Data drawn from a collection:
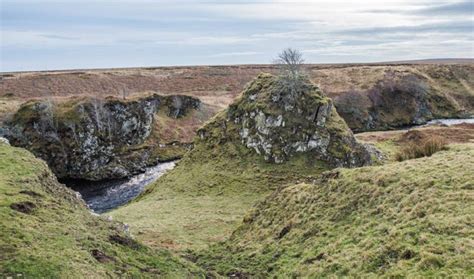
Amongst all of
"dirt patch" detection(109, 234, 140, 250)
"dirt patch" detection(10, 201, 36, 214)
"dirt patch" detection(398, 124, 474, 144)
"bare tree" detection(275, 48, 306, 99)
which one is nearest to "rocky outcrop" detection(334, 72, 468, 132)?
"dirt patch" detection(398, 124, 474, 144)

> _AIM_: Can you write out all the records above again, requests included, with every bounding-box coordinate in the answers shifted by -106? Leave the pictures out of your reply.

> _THE RESPONSE_:
Amongst all of
"dirt patch" detection(109, 234, 140, 250)
"dirt patch" detection(10, 201, 36, 214)
"dirt patch" detection(398, 124, 474, 144)
"bare tree" detection(275, 48, 306, 99)
which one is nearest to "rocky outcrop" detection(334, 72, 468, 132)?
"dirt patch" detection(292, 18, 368, 38)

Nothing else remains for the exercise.